• _Collected data entries_
============================================================
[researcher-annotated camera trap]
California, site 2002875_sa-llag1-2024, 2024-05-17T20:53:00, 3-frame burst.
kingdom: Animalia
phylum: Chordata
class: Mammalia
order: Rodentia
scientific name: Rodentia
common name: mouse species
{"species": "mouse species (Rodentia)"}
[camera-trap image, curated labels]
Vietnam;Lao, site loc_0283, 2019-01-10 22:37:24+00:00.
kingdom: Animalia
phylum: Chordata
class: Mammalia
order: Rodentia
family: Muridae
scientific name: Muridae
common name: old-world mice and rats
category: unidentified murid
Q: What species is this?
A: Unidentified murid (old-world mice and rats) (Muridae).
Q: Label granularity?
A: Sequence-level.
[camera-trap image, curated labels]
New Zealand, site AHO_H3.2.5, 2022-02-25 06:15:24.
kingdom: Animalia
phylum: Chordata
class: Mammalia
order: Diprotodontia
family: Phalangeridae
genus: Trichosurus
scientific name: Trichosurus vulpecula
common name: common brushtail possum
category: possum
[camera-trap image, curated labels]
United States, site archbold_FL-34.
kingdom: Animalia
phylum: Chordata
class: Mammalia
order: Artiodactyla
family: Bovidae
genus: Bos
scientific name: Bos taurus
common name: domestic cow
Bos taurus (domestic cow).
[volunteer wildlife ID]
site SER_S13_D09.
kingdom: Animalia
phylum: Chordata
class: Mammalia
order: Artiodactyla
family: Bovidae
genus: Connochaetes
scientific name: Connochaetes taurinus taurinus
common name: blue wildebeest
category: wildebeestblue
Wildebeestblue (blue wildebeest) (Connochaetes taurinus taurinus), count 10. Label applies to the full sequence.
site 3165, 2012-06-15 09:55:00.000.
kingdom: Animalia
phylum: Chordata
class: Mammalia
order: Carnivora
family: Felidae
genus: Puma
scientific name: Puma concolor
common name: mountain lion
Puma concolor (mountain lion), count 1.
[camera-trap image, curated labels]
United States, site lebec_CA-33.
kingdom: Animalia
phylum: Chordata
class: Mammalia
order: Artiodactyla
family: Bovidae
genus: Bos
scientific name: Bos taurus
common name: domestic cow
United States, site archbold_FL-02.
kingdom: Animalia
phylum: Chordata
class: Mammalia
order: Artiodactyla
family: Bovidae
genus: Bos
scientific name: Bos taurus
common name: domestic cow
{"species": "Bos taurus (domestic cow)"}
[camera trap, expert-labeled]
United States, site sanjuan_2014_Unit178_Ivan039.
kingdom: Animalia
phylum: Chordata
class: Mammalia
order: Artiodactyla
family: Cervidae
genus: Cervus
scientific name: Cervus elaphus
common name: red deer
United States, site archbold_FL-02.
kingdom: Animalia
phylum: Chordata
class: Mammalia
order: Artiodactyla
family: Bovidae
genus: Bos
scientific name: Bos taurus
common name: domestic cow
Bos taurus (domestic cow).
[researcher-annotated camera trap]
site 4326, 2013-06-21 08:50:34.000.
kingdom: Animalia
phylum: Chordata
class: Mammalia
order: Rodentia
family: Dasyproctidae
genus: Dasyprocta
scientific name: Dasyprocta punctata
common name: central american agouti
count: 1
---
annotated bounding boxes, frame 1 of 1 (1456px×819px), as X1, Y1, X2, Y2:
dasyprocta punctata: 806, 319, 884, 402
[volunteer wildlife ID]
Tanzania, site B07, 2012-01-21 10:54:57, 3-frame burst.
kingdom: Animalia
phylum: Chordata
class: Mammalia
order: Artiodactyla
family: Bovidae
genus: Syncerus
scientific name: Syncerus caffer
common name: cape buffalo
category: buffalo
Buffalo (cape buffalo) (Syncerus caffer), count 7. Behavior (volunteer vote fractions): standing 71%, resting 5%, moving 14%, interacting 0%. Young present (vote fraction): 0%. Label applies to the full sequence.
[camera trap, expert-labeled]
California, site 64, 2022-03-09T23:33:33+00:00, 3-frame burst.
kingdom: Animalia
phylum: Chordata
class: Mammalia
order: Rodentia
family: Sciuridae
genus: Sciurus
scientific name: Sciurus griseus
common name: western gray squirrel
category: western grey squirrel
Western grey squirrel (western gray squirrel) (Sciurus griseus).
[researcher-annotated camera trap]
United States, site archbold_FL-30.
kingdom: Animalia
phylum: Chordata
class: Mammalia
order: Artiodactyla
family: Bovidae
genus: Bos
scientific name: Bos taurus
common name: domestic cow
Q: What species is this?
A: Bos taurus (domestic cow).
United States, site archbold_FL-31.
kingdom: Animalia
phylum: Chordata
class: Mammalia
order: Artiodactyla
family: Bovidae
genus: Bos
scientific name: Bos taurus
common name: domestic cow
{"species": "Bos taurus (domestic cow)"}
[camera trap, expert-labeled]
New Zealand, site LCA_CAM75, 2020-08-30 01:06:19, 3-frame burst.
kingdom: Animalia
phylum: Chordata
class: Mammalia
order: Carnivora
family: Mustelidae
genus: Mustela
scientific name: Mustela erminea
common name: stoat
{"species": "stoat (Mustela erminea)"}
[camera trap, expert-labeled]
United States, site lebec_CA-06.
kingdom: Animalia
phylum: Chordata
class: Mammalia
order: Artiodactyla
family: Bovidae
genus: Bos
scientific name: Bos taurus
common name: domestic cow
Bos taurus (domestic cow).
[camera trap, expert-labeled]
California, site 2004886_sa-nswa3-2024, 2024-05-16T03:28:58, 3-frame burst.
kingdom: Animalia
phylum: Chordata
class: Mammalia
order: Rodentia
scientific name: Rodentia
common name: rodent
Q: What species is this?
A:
============================================================
• _TASK GOAL_
Return each entry exactly. Leave none out.

• _RESPONSE FOR THIS EXERCISE_
[researcher-annotated camera trap]
California, site 2002875_sa-llag1-2024, 2024-05-17T20:53:00, 3-frame burst.
kingdom: Animalia
phylum: Chordata
class: Mammalia
order: Rodentia
scientific name: Rodentia
common name: mouse species
{"species": "mouse species (Rodentia)"}
[camera-trap image, curated labels]
Vietnam;Lao, site loc_0283, 2019-01-10 22:37:24+00:00.
kingdom: Animalia
phylum: Chordata
class: Mammalia
order: Rodentia
family: Muridae
scientific name: Muridae
common name: old-world mice and rats
category: unidentified murid
Q: What species is this?
A: Unidentified murid (old-world mice and rats) (Muridae).
Q: Label granularity?
A: Sequence-level.
[camera-trap image, curated labels]
New Zealand, site AHO_H3.2.5, 2022-02-25 06:15:24.
kingdom: Animalia
phylum: Chordata
class: Mammalia
order: Diprotodontia
family: Phalangeridae
genus: Trichosurus
scientific name: Trichosurus vulpecula
common name: common brushtail possum
category: possum
[camera-trap image, curated labels]
United States, site archbold_FL-34.
kingdom: Animalia
phylum: Chordata
class: Mammalia
order: Artiodactyla
family: Bovidae
genus: Bos
scientific name: Bos taurus
common name: domestic cow
Bos taurus (domestic cow).
[volunteer wildlife ID]
site SER_S13_D09.
kingdom: Animalia
phylum: Chordata
class: Mammalia
order: Artiodactyla
family: Bovidae
genus: Connochaetes
scientific name: Connochaetes taurinus taurinus
common name: blue wildebeest
category: wildebeestblue
Wildebeestblue (blue wildebeest) (Connochaetes taurinus taurinus), count 10. Label applies to the full sequence.
site 3165, 2012-06-15 09:55:00.000.
kingdom: Animalia
phylum: Chordata
class: Mammalia
order: Carnivora
family: Felidae
genus: Puma
scientific name: Puma concolor
common name: mountain lion
Puma concolor (mountain lion), count 1.
[camera-trap image, curated labels]
United States, site lebec_CA-33.
kingdom: Animalia
phylum: Chordata
class: Mammalia
order: Artiodactyla
family: Bovidae
genus: Bos
scientific name: Bos taurus
common name: domestic cow
United States, site archbold_FL-02.
kingdom: Animalia
phylum: Chordata
class: Mammalia
order: Artiodactyla
family: Bovidae
genus: Bos
scientific name: Bos taurus
common name: domestic cow
{"species": "Bos taurus (domestic cow)"}
[camera trap, expert-labeled]
United States, site sanjuan_2014_Unit178_Ivan039.
kingdom: Animalia
phylum: Chordata
class: Mammalia
order: Artiodactyla
family: Cervidae
genus: Cervus
scientific name: Cervus elaphus
common name: red deer
United States, site archbold_FL-02.
kingdom: Animalia
phylum: Chordata
class: Mammalia
order: Artiodactyla
family: Bovidae
genus: Bos
scientific name: Bos taurus
common name: domestic cow
Bos taurus (domestic cow).
[researcher-annotated camera trap]
site 4326, 2013-06-21 08:50:34.000.
kingdom: Animalia
phylum: Chordata
class: Mammalia
order: Rodentia
family: Dasyproctidae
genus: Dasyprocta
scientific name: Dasyprocta punctata
common name: central american agouti
count: 1
---
annotated bounding boxes, frame 1 of 1 (1456px×819px), as X1, Y1, X2, Y2:
dasyprocta punctata: 806, 319, 884, 402
[volunteer wildlife ID]
Tanzania, site B07, 2012-01-21 10:54:57, 3-frame burst.
kingdom: Animalia
phylum: Chordata
class: Mammalia
order: Artiodactyla
family: Bovidae
genus: Syncerus
scientific name: Syncerus caffer
common name: cape buffalo
category: buffalo
Buffalo (cape buffalo) (Syncerus caffer), count 7. Behavior (volunteer vote fractions): standing 71%, resting 5%, moving 14%, interacting 0%. Young present (vote fraction): 0%. Label applies to the full sequence.
[camera trap, expert-labeled]
California, site 64, 2022-03-09T23:33:33+00:00, 3-frame burst.
kingdom: Animalia
phylum: Chordata
class: Mammalia
order: Rodentia
family: Sciuridae
genus: Sciurus
scientific name: Sciurus griseus
common name: western gray squirrel
category: western grey squirrel
Western grey squirrel (western gray squirrel) (Sciurus griseus).
[researcher-annotated camera trap]
United States, site archbold_FL-30.
kingdom: Animalia
phylum: Chordata
class: Mammalia
order: Artiodactyla
family: Bovidae
genus: Bos
scientific name: Bos taurus
common name: domestic cow
Q: What species is this?
A: Bos taurus (domestic cow).
United States, site archbold_FL-31.
kingdom: Animalia
phylum: Chordata
class: Mammalia
order: Artiodactyla
family: Bovidae
genus: Bos
scientific name: Bos taurus
common name: domestic cow
{"species": "Bos taurus (domestic cow)"}
[camera trap, expert-labeled]
New Zealand, site LCA_CAM75, 2020-08-30 01:06:19, 3-frame burst.
kingdom: Animalia
phylum: Chordata
class: Mammalia
order: Carnivora
family: Mustelidae
genus: Mustela
scientific name: Mustela erminea
common name: stoat
{"species": "stoat (Mustela erminea)"}
[camera trap, expert-labeled]
United States, site lebec_CA-06.
kingdom: Animalia
phylum: Chordata
class: Mammalia
order: Artiodactyla
family: Bovidae
genus: Bos
scientific name: Bos taurus
common name: domestic cow
Bos taurus (domestic cow).
[camera trap, expert-labeled]
California, site 2004886_sa-nswa3-2024, 2024-05-16T03:28:58, 3-frame burst.
kingdom: Animalia
phylum: Chordata
class: Mammalia
order: Rodentia
scientific name: Rodentia
common name: rodent
Q: What species is this?
A:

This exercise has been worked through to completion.